I will not have time to update the results untill this weekend. They will become available at http://www.speedsolving.com/showthread.php?t=607

As always: Competition starts now and ends sunday/monday nightchange (officialy), but I will only close a competition after the new one is on-line. Because this competition started a bit later, I will accept results untill tuesday. That means that next monday and tuesday you will be able to post results for this weeks competition as well as next weeks competition

This weeks competition still doesn't include some Other events for competition yet because they haven't gotten 10 or more votes yet. If you want more events, please vote in that topic! Some puzzles ALMOST have the 10 votes, so you can make the difference!


----------



## Sin-H (Sep 18, 2007)

2x2x2:
Average: 8.25
Times: (6.25) (10.28) 9.11 8.93 6.71

The last solve made it a good average.

3x3x3
Average: 15.03
Times: 14.29 (16.13) 15.09 15.71 (12.81)

The last one was too easy.

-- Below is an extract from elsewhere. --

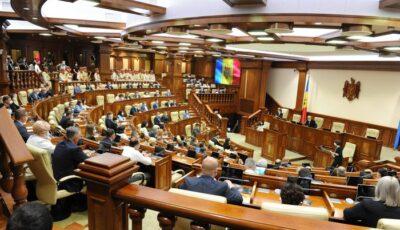 Au fost constituite fracțiunile parlamentare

The first three F2L pairs were built automatically or were a R U R' set and I just had to slot them in...

3x3x3 OH
Average: 35.90
Times: 36.90 (37.09) 36.76 (33.85) 34.02

Very nice... I'm staying in shape...

4x4x4
Average: 170.75 = 2:50.75
Times: (3:13.79) 2:45.73 2:50.34 2:56.18 (2:29.79)

Good solves for me


----------



## Erik (Sep 18, 2007)

Don't say that Arnaud, you'll make me nervous! :S 
Did you get back home without being pulled over again yesterday? 

Erik Akkersdijk
Main:
2x2: (5.05), 4.58, (3.55), 4.19, 3.56 => 4.11 boooring
3x3: (14.77), 13.75, 14.43, (10.06), 12.08=> 13.42 not too good but got better at the end 
OH: 25.90, (28.81), 27.34, 24.50, (21.69)=>25.91 the 21 was lucky
4x4: 56.52(P), (65.93) (P), (51.72)(P), 59.65(O), 58.33(OP)=>58.17 I did the wrong PLL on the 60+
5x5: 1:53.31, (1:55.84), 1:54.84, (1:48.72), 1:51.06=> 1:53.07 ...
Other: 
Sq-1: 29.21, 45.36, 45.53, (45.55), (28.75)=>40.03 the first 29 was a bit lucky and the 28 was a very very easy EP
Pyraminx: 11.52, (9.91), 10.88, (14.55), 12.34=>11.58, good 
BLD:
2x2a: 41.08
2x2b: 27.59 
3x3a: DNF (TuRBo)
3x3b: DNF...
4x4a: DNF why!!???????? why!!!!!!


----------



## ExoCorsair (Sep 18, 2007)

2x2x2: 10.06
10.12 10.15 9.91 (DNF) (9.13)

3x3x3: 23.88
23.51 23.12 25.01 (25.60) (21.37)

4x4x4: 1:38.84
(1:45.60) 1:43.14 1:37.81 1:35.59 (1:33.16)

5x5x5: 2:13.95
(2:19.57) (2:10.93) 2:12.81 2:14.61 2:14.44


----------



## Jack (Sep 18, 2007)

Jack Moseley

2x2x2
Average: 7.19
Times: (6.31), (10.31), 6.96, 6.96, 7.66

3x3x3
Average: 19.44
Times: 19.16, (24.45), 17.40, 21.75, (16.84)

3x3x3 OH
Average: 31.67
Times: (27.69), 31.91, 32.52, 30.59, (34.55)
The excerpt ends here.